**GOAL:** From the interview on abstract painting, extract verbatim the passage that opens with the words "VL:  Just to" and closes with "ways of working.".

**QUOTED TEXT:**

[START]

VL:  It is mainly two grids placed over the other, overlapped. That's a hangover from my Cubist start. I started abstraction through Cubism at Cooper Union and what it creates is an overlapping space. Cubism accepted flatness, but I wanted to make a metaphor of the things that you don't see in the materials. The things that we step on, live in, are not really solid. It's like a universe of space; it was mainly a metaphor for that kind of non-existence. A lot of this has to do with ... let me just wander a little bit from the center. In 1948, a group of artists in New York formed what they called the School of the Subjects of the Artist. It was on 8th street, right around the corner from the Cedar Bar.

JG: That became The Club.

VL:  That became The Club. What they wanted to do was, they called up the subjects of the artist and then we had to find that. What is the subject? A word came to be used. I never used it at that time. Jose Ortega y Gasset was a philosopher of art and he used the word intra-subjectiveness. Their subject had to be something coming from deep inside the person. I heard about this word many years later; at that time the word I was using myself was inwardness or inbeing. I was trying to connote what the actual essence of art is. In this case, painting—and that's not too easy to do—but we all try doing it.

JG: You have a great quote that you mentioned in one of your interviews. It pertained to your travels to Italy on a Fulbright, your first grant. You saw works by Piero della Francesca and of course many other historical Italian artists and it caused you, when you came back to the United States, to reconsider Pollock and to look at his work in terms of a structure that he imposed on it. Let me read this quote:

“Pollock offered a new visual language. For him, painting was no longer a picture of something. It was a painting itself. The act of painting became a way of finding the self.”

You’ve talked a lot about symbolism and origins of imagery. Can you connect those two ideas for us?

VL:  Just to stretch that a bit. Finding the essence of painting meant finding the essence of life itself, matter itself, everything. Thomas Aquinas once said that existence is “the act of essence,” so existence is not a noun, it's a verb. It has to do with action so it's an act of essence. I think that expression, maybe not literally, was what guided the whole group. They all found different ways of working.

JG: These are the first tier Abstract Expressionists…

VL: The first generation. Yes. Rosalind Krauss refers to it as the second wave. The first wave happened around 1910: Cezanne, Klee, Kupka, Kandinsky, Picasso; everybody looked at those people. Krauss called it the first wave. The second wave was New York, and New York was predicated on this acting out. The act became as important as the painting itself. And I think the impetus was to dismiss French taste and so it became referred to as the New York School or New York painting. Then Rosenberg referred to this as “Action Painting” and someone else called it Abstract Expressionism. Both of them are misnomers. All of these artists painted differently. It wasn't a style.

[END]

(Spatial relation data)
[START]

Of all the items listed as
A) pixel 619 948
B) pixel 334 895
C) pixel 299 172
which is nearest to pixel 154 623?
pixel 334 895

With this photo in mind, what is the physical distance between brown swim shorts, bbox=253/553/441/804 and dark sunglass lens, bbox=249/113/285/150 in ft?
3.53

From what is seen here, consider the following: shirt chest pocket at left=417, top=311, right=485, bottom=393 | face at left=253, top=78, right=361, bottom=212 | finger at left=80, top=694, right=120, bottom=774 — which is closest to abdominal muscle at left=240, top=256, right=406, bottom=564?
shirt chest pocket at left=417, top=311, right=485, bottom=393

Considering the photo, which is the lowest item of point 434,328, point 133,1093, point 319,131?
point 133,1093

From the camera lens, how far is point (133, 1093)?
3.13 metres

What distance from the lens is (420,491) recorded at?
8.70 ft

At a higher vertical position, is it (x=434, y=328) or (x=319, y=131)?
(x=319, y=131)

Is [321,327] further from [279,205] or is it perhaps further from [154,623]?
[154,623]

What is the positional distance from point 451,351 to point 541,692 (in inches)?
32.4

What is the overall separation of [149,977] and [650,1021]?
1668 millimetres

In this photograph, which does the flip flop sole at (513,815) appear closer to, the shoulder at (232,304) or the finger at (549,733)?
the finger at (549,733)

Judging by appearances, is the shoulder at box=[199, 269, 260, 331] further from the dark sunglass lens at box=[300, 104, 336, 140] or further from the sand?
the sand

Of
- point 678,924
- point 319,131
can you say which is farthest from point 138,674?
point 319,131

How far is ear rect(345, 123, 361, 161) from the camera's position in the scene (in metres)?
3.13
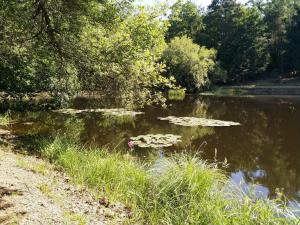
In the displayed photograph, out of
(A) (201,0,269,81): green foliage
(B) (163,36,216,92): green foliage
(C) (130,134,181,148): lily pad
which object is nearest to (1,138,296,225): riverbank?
(C) (130,134,181,148): lily pad

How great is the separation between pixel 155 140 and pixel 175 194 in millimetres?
8740

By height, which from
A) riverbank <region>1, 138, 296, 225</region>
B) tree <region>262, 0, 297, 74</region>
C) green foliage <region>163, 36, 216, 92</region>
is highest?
tree <region>262, 0, 297, 74</region>

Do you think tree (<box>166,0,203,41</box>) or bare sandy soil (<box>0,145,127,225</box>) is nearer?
bare sandy soil (<box>0,145,127,225</box>)

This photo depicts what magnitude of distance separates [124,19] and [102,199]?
16.7 ft

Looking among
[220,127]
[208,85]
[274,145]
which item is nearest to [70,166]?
[274,145]

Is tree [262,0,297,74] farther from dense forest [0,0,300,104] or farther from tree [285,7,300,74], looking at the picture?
dense forest [0,0,300,104]

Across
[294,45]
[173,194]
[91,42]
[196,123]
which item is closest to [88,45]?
[91,42]

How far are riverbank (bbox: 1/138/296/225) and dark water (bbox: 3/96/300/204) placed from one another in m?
2.62

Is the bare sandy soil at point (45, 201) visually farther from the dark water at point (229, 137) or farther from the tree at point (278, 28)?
the tree at point (278, 28)

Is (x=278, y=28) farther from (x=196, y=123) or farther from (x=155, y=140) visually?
(x=155, y=140)

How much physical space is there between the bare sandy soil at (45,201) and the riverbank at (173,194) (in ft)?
0.85

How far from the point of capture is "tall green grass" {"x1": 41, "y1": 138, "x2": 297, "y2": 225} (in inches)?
197

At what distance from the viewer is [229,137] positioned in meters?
16.7

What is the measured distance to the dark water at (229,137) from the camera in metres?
11.2
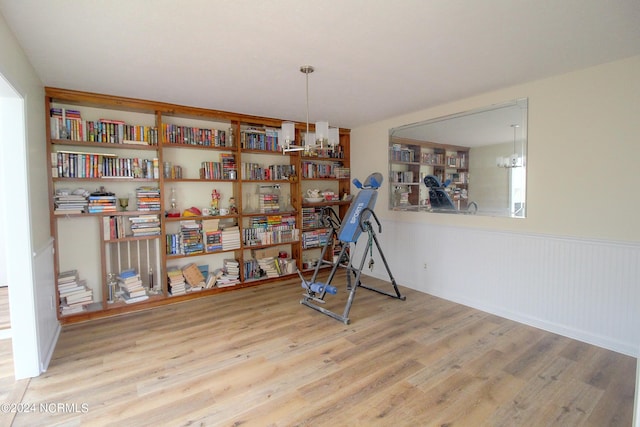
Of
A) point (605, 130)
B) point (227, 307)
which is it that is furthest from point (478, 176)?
point (227, 307)

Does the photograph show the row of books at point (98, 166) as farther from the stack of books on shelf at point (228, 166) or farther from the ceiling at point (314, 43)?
the stack of books on shelf at point (228, 166)

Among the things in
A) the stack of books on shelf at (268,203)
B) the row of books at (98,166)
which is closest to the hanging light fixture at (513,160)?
the stack of books on shelf at (268,203)

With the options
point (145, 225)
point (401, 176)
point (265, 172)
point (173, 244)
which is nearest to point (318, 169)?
point (265, 172)

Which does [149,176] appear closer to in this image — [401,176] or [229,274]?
[229,274]

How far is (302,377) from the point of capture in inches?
92.8

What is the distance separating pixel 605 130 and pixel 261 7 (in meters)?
3.02

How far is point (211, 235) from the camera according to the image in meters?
4.21

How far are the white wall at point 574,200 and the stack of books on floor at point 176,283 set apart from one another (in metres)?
3.53

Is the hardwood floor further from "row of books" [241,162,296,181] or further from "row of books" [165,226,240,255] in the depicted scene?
"row of books" [241,162,296,181]

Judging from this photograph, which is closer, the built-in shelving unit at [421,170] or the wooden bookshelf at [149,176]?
the wooden bookshelf at [149,176]

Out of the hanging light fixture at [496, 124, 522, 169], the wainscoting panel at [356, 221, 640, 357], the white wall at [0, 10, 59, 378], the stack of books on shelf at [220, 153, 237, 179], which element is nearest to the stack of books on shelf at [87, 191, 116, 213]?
the white wall at [0, 10, 59, 378]

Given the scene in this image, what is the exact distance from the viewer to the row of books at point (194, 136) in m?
3.93

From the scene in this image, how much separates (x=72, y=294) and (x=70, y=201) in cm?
102

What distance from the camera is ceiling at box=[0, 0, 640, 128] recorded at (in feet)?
6.07
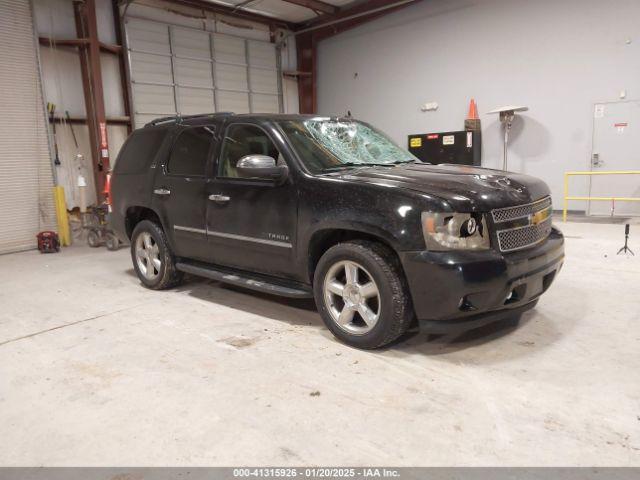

[END]

**EXERCISE OUTPUT:**
VL:  Just to stretch that a bit. Finding the essence of painting meant finding the essence of life itself, matter itself, everything. Thomas Aquinas once said that existence is “the act of essence,” so existence is not a noun, it's a verb. It has to do with action so it's an act of essence. I think that expression, maybe not literally, was what guided the whole group. They all found different ways of working.